Required work: Beginning with the line that holds "Which of the fly eye at point", set down each line of the data below through the very last, exactly as given, and nothing beyond that.

Records:
---

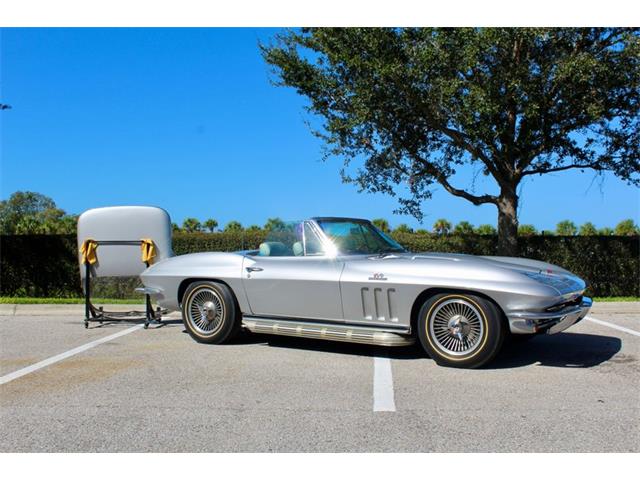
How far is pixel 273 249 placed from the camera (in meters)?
6.81

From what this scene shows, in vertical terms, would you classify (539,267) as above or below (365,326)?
above

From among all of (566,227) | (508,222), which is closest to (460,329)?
(508,222)

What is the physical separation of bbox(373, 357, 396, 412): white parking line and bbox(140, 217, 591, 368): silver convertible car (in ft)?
0.90

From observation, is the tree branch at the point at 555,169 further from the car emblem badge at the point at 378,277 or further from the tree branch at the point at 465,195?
the car emblem badge at the point at 378,277

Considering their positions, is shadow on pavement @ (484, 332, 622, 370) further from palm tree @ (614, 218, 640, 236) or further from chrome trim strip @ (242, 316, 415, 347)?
palm tree @ (614, 218, 640, 236)

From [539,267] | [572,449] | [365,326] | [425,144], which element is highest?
[425,144]

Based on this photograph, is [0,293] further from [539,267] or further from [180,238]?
[539,267]

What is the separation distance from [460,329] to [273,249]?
2.42m

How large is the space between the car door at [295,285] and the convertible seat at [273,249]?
9 centimetres

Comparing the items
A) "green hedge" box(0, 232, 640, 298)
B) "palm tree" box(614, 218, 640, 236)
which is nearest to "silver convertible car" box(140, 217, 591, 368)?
"green hedge" box(0, 232, 640, 298)

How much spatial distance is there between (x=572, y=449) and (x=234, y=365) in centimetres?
339

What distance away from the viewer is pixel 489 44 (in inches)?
425
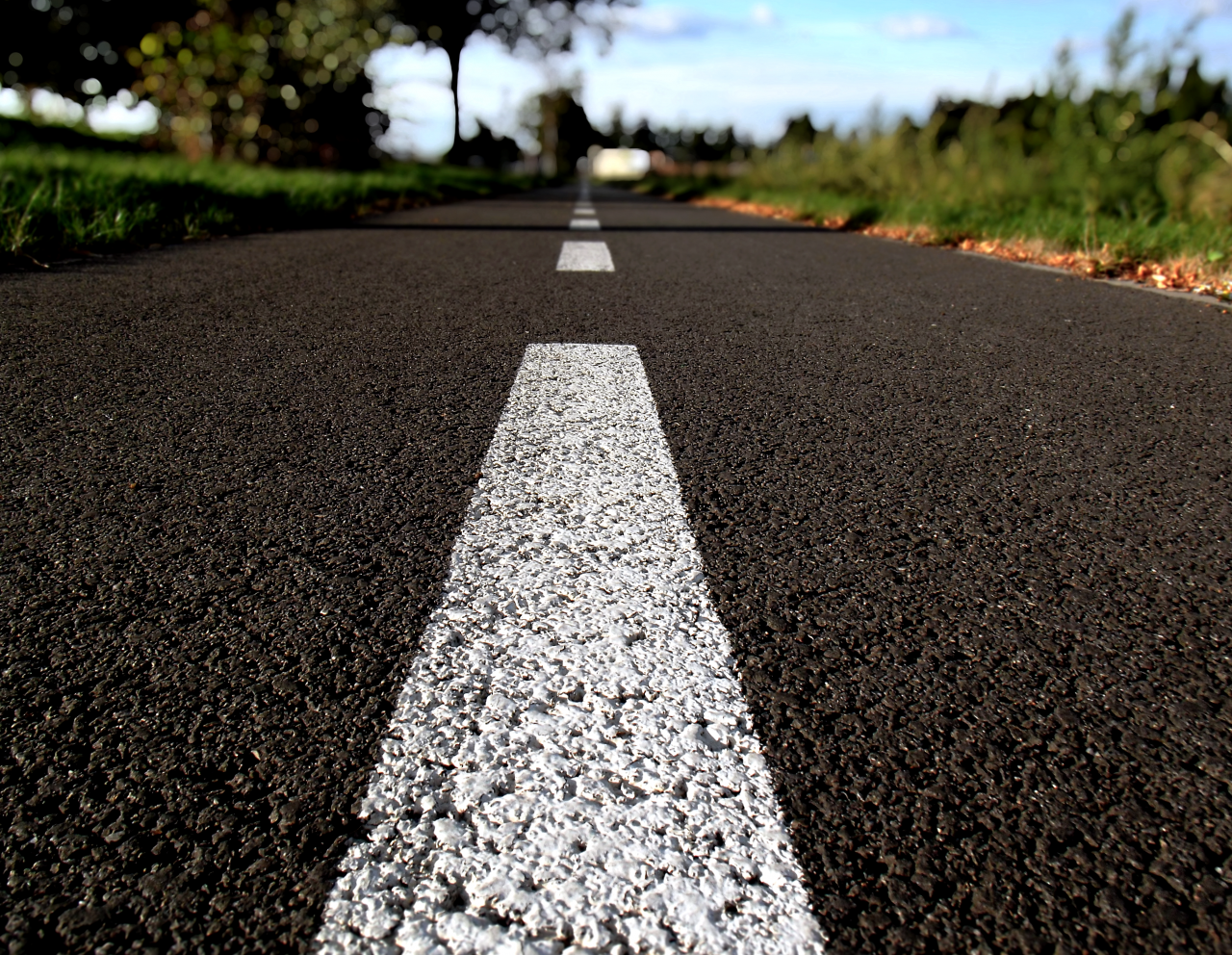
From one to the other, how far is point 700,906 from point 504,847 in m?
0.20

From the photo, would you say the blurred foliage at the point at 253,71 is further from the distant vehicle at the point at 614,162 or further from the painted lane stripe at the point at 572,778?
the distant vehicle at the point at 614,162

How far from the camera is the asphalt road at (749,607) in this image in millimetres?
857

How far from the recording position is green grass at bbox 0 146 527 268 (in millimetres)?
4902

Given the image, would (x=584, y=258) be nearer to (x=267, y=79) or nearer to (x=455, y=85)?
(x=267, y=79)

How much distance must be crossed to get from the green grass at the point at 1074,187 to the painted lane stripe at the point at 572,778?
4.83 metres

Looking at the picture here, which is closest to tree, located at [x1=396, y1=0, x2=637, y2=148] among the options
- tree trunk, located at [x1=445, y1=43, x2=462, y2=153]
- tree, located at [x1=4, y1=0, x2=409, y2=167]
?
tree trunk, located at [x1=445, y1=43, x2=462, y2=153]

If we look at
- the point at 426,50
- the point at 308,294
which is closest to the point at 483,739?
the point at 308,294

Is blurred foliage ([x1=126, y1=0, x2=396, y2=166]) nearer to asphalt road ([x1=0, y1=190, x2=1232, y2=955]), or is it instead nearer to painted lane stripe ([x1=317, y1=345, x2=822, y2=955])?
asphalt road ([x1=0, y1=190, x2=1232, y2=955])

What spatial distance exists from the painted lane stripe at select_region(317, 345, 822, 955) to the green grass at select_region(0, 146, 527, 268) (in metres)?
4.41

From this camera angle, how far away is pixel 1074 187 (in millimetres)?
8555

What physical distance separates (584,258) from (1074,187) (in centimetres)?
572

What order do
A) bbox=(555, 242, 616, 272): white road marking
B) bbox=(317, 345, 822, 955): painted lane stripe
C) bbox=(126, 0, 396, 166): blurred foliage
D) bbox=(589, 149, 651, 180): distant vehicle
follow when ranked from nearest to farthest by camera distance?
bbox=(317, 345, 822, 955): painted lane stripe
bbox=(555, 242, 616, 272): white road marking
bbox=(126, 0, 396, 166): blurred foliage
bbox=(589, 149, 651, 180): distant vehicle

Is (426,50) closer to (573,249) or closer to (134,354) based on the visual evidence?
(573,249)

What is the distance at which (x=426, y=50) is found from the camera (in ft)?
122
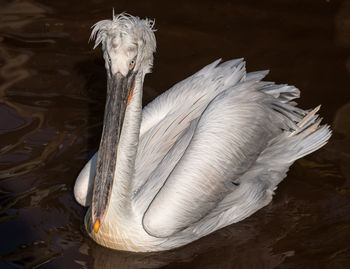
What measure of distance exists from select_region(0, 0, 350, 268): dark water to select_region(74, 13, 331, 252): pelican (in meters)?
0.20

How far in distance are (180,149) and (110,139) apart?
68cm

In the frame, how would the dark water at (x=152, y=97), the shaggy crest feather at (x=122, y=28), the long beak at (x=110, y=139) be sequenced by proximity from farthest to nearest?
the dark water at (x=152, y=97) → the long beak at (x=110, y=139) → the shaggy crest feather at (x=122, y=28)

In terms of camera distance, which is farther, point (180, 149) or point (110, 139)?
point (180, 149)

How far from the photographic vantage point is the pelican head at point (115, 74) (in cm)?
395

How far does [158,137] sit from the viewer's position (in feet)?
16.0

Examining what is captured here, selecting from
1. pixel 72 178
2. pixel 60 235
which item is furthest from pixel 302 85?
pixel 60 235

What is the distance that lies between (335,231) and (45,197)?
2067 mm

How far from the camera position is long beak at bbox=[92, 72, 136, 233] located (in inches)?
160

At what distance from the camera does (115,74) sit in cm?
401

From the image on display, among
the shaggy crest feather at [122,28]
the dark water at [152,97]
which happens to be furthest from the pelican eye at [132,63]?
the dark water at [152,97]

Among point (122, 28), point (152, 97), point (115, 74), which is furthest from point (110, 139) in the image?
point (152, 97)

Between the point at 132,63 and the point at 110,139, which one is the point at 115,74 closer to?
the point at 132,63

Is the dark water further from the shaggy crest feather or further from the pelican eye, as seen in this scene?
the shaggy crest feather

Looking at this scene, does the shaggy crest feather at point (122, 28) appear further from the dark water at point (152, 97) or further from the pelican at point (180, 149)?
the dark water at point (152, 97)
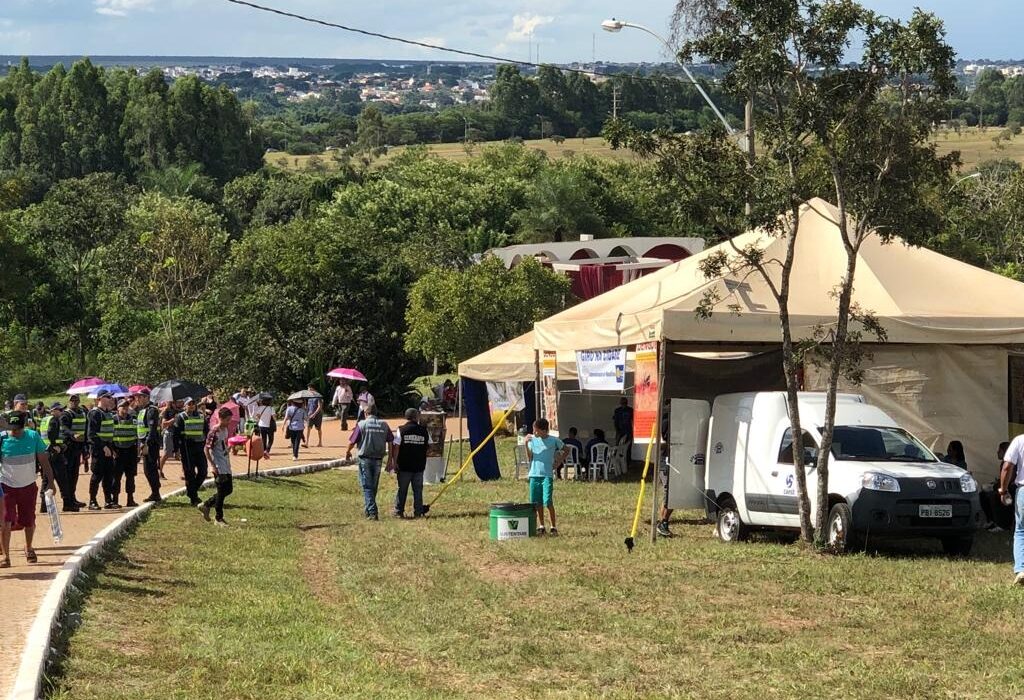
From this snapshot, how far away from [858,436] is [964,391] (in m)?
5.20

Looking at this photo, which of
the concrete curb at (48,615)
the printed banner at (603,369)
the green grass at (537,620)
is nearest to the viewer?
the concrete curb at (48,615)

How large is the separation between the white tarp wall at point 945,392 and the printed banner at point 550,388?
14.4 feet

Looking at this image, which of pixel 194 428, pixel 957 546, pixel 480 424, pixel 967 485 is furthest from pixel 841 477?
pixel 480 424

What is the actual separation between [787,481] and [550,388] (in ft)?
26.5

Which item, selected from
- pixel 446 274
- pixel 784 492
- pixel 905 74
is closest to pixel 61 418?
pixel 784 492

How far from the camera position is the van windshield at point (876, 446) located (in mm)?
16438

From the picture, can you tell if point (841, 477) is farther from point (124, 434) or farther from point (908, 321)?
point (124, 434)

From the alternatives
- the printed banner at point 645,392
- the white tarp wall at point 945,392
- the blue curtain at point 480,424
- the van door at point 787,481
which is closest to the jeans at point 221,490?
the printed banner at point 645,392

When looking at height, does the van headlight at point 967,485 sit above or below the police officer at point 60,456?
above

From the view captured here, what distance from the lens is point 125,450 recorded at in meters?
21.9

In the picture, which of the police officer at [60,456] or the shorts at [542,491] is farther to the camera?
the police officer at [60,456]

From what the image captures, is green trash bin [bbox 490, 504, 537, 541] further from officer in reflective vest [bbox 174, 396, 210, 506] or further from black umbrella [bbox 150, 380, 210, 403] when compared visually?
black umbrella [bbox 150, 380, 210, 403]

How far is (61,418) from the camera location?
2164 centimetres

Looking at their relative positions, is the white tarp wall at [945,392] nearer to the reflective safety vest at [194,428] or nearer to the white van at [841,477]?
the white van at [841,477]
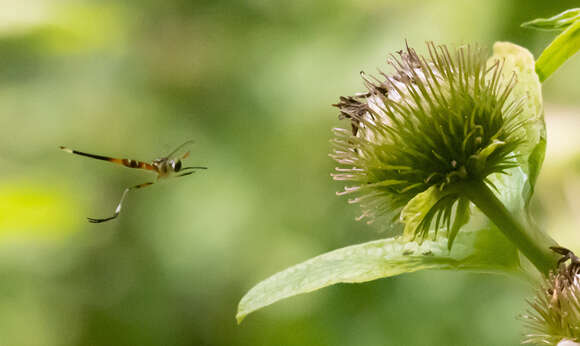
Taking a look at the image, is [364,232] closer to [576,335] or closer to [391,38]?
[391,38]

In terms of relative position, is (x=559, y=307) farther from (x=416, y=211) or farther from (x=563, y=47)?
(x=563, y=47)

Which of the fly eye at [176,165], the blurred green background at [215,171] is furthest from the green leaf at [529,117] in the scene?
the blurred green background at [215,171]

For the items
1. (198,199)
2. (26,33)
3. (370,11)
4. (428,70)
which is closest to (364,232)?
(198,199)

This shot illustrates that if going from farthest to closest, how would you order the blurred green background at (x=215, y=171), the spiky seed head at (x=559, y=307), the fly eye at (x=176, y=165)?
the blurred green background at (x=215, y=171)
the fly eye at (x=176, y=165)
the spiky seed head at (x=559, y=307)

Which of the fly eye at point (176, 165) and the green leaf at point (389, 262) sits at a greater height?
the fly eye at point (176, 165)

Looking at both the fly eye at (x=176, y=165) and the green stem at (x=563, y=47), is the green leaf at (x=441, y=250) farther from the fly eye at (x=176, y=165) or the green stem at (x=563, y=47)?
the fly eye at (x=176, y=165)

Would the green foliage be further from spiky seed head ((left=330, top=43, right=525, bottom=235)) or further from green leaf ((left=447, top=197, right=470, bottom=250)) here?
green leaf ((left=447, top=197, right=470, bottom=250))

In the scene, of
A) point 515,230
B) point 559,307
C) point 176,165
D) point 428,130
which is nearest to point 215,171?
point 176,165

---

Solution:
Which of the fly eye at point (176, 165) and the green leaf at point (389, 262) sits at a greater height?
the fly eye at point (176, 165)

Looking at both the fly eye at (x=176, y=165) and the green stem at (x=563, y=47), is the green leaf at (x=441, y=250) farther from the fly eye at (x=176, y=165) or the green stem at (x=563, y=47)?
the fly eye at (x=176, y=165)

Would the green foliage be further from spiky seed head ((left=330, top=43, right=525, bottom=235)) or further from green leaf ((left=447, top=197, right=470, bottom=250)) here?
green leaf ((left=447, top=197, right=470, bottom=250))

In the scene, of
A) point 515,230
B) point 559,307
C) point 176,165
D) point 428,130
which is nearest to point 215,171?
point 176,165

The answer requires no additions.